Alibaba has eased back into profit in the three months to the end of June ©Getty Images

Alibaba, the Chinese e-commerce and cloud computing company that is one of the International Olympic Committee (IOC)’s most important commercial partners, has eased back into profit over the three months to end-June 2021.

The Hangzhou-based company posted net income of CNY42.8 billion (£4.75 billion/$6.6 billion/€5.6 billion).

This was down eight per cent on the corresponding year-earlier quarter.

The latest figure was achieved on revenue of CNY205.7 billion (£22.8 billion/$31.9 billion/€27 billion), a year-over-year advance of 34 per cent, or 22 per cent excluding the contribution of a recently-acquired chain of supermarkets.

The company had fallen into the red in the previous quarter after incurring a heavy fine at the hands of Chinese regulators.

The CNY7.65 billion (£849 million/$1.19 billion/€1 billion) loss was reported to be the group’s first since its listing in the United States six years ago.

The hefty CNY18.2 billion (£2 billion/$2.8 billion/€2.4 billion) fine followed a period marked by an apparent trial of strength involving Jack Ma, the company’s high-profile founder, and Xi Jinping, China’s strongman-President.

These tensions erupted at a delicate moment for the IOC, which is leaning heavily on Alibaba to update its broadcast and ticketing operations.
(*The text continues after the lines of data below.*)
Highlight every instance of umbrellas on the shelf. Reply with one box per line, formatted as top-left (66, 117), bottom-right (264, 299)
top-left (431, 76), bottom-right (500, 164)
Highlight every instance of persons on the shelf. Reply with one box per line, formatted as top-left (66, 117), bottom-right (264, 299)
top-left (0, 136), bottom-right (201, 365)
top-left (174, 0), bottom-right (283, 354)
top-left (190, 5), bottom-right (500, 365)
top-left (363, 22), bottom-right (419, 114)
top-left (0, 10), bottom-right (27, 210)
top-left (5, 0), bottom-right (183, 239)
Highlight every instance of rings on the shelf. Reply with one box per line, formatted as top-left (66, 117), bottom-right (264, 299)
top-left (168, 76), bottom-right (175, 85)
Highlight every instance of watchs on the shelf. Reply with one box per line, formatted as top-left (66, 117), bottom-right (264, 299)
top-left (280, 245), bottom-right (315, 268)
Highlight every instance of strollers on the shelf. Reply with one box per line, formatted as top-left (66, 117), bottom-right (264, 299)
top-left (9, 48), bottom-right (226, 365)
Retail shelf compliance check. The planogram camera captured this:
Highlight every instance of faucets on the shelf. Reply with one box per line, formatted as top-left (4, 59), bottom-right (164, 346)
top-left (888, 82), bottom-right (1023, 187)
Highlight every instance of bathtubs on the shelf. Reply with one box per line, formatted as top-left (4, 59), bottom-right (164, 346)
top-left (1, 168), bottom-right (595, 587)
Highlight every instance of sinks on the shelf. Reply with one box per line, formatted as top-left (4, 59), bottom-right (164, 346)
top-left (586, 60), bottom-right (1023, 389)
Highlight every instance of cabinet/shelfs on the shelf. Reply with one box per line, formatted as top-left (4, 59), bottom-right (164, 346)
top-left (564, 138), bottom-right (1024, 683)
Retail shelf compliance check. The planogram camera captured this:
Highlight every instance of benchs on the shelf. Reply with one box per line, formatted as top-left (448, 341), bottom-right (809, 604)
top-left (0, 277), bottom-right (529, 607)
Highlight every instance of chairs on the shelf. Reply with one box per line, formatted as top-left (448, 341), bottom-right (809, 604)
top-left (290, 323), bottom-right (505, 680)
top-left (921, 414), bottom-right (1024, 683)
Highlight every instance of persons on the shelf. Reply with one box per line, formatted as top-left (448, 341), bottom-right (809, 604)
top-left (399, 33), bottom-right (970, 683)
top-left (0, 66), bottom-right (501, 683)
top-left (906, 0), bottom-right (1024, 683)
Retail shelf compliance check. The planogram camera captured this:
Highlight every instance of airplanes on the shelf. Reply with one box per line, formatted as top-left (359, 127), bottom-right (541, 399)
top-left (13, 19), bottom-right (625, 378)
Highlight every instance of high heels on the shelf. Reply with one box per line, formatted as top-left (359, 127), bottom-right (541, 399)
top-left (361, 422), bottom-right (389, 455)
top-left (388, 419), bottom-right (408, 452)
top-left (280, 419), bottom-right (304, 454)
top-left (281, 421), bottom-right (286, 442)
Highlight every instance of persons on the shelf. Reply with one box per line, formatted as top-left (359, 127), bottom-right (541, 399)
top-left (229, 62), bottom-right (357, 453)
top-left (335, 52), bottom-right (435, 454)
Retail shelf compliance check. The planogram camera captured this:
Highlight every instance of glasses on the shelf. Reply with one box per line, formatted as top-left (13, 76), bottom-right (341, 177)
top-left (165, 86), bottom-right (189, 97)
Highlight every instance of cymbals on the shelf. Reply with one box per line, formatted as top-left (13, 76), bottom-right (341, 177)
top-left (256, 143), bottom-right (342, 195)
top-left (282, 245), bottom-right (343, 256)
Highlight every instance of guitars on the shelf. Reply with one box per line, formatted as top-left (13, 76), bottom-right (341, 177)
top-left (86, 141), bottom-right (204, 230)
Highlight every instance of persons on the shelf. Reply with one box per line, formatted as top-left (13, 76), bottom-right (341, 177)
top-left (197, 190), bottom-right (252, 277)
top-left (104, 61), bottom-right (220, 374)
Alibaba chairman and chief executive Daniel Zhang said he believed in the growth of the Chinese economy ©Getty Images
Alibaba chairman and chief executive Daniel Zhang said he believed in the growth of the Chinese economy ©Getty Images

Moreover, the next Winter Olympics and Paralympics, earmarked for the Chinese capital Beijing, are only six months away and looking set to be every bit as controversial as the COVID-plagued Tokyo 2020 Games.

In Beijing’s case, this is for a string of reasons geared to international geopolitics and human rights issues.

Alibaba is the IOC’s exclusive worldwide partner for cloud infrastructure and services, ticketing and e-commerce platform services.

It has been a member of The Olympic Partner (TOP) worldwide sponsorship programme since 2017, with the deal - running until 2028 - announced by Ma and IOC President Thomas Bach at the World Economic Forum in Davos.

Not only has the group been working hard with the IOC to modernise Olympic merchandising and ticketing systems, its cloud technology has been quietly revolutionising the back-end of Olympic broadcasting.

This has been an important factor in minimising the number of technical staff on the ground in Tokyo this summer.

Daniel Zhang, Alibaba’s chairman and chief executive, said he believed in the growth of the Chinese economy.

“Over more than twenty years of growth, we have developed a company that spans across both consumer and industrial internet, with multiple engines driving our long-term growth,” Zhang said.